Exercise set:
a – Please decide whether each statement agrees with the voter ID passage, answering yes or no and quoting the deciding words. (i) Charity Schmidt teaches a course at Madison College. (ii) Wisconsin was the only state to pass a Voter Photo ID law. (iii) The students Schmidt teaches at Madison College are much like the undergrads at UW.
b – Using the voter ID passage, answer these questions.
(i) Which union is Charity Schmidt a member of?
(ii) What was Madison College formerly called?
(iii) Whose bargaining rights did the legislation abolish?

Source passage:
[Start of Attachment]

Rush toward voter ID threatens rights of young, poor and minority voters.

Charity Schmidt lives at ground zero in the conservative campaign to make it harder for certain groups of Americans to exercise their right to vote. She is a member of the Teaching Assistants’ Association/AFT at the University of Wisconsin. She also teaches a course called “Sociology of Race, Ethnicity and Diversity” at Madison College (formerly Madison Area Technical College) to an urban, working-class student population quite different from the undergrads at UW.

Last year at this time, the TAA and young people statewide were crucial in organizing the uprising in the state capital when newly elected Gov. Scott Walker and other Republican legislators rammed through legislation to abolish bargaining rights for public employees. Another bill they put on the fast track was the Voter Photo ID law, which changes requirements for how residents qualify to vote. Wisconsin was one of a handful of states that have recently passed such bills.

[End of Attachment]

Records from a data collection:

[Start of Attachment]

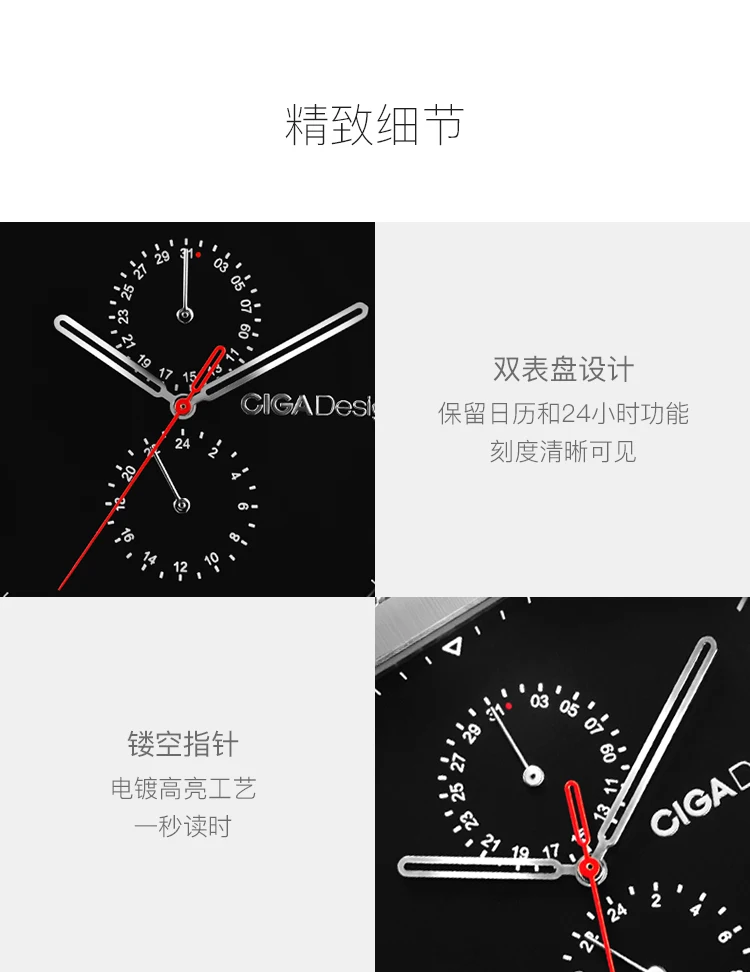 Xiaomi CIGA дизайн P серия ДИЗАЙН простые кварцевые часы квадратные часы модные мужские часы водонепроницаемые мульти-циферблат дизайн 5 указатель
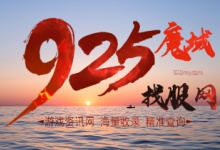 扫码添加微信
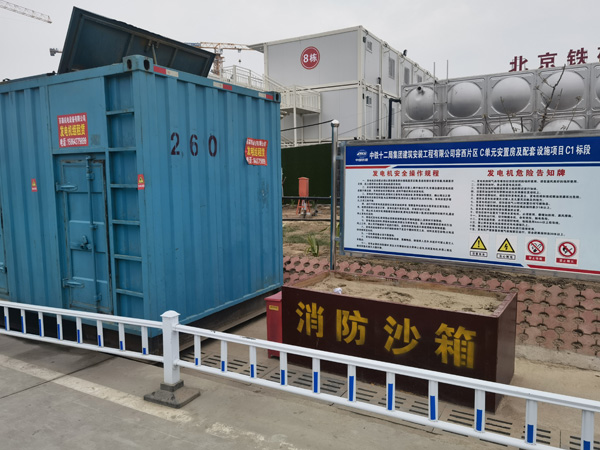 合川发电机租赁-电缆长度过长会对 100KW 发电机造成哪些影响？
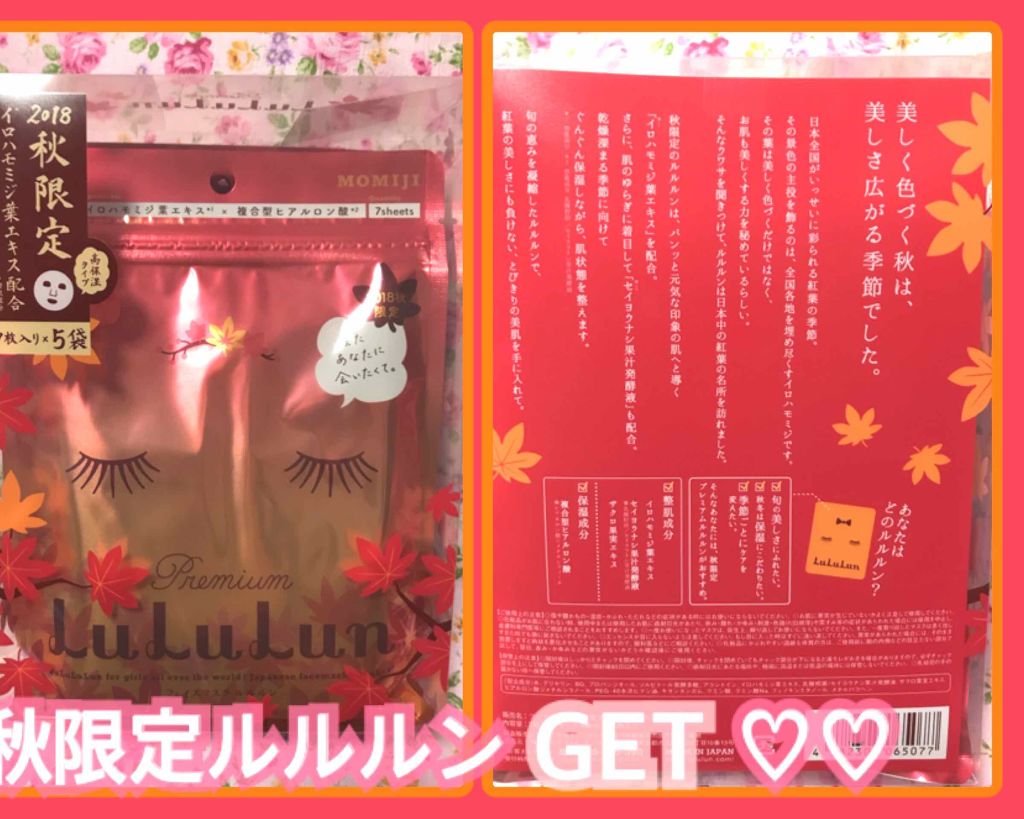 メルティクリームリップ/メンソレータム/リップクリームを使ったクチコミ(2枚目)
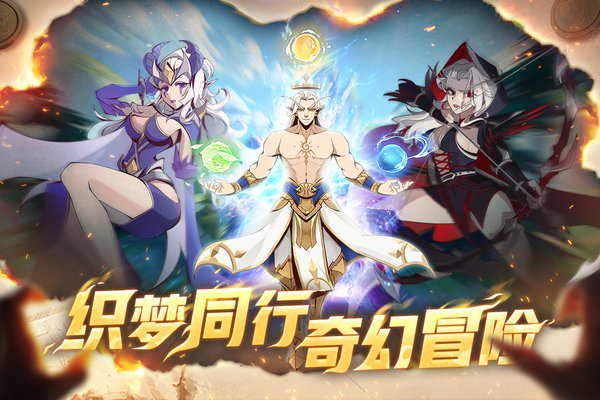 织梦冒险团手游(1)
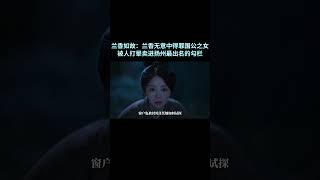 兰香如故：兰香无意中得罪国公之女被人打晕卖进扬州最出名的勾栏 #刘学义 #谭松韵
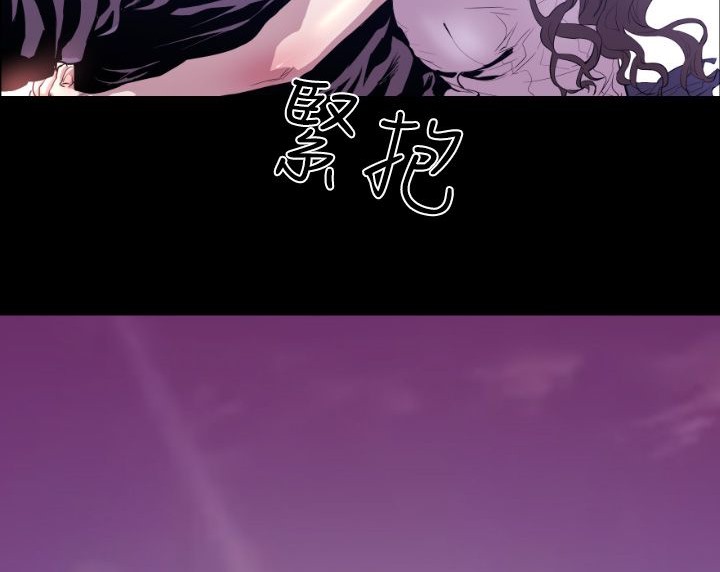 BALANCE 第7話 韩漫图片125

[End of Attachment]

Per-task answers:
a –
(i) Yes: "She also teaches a course called “Sociology of Race, Ethnicity and Diversity” at Madison College"
(ii) No: "Wisconsin was one of a handful of states that have recently passed such bills."
(iii) No: "an urban, working-class student population quite different from the undergrads at UW"

b –
(i) The Teaching Assistants’ Association/AFT at the University of Wisconsin.
(ii) Madison Area Technical College.
(iii) Public employees'.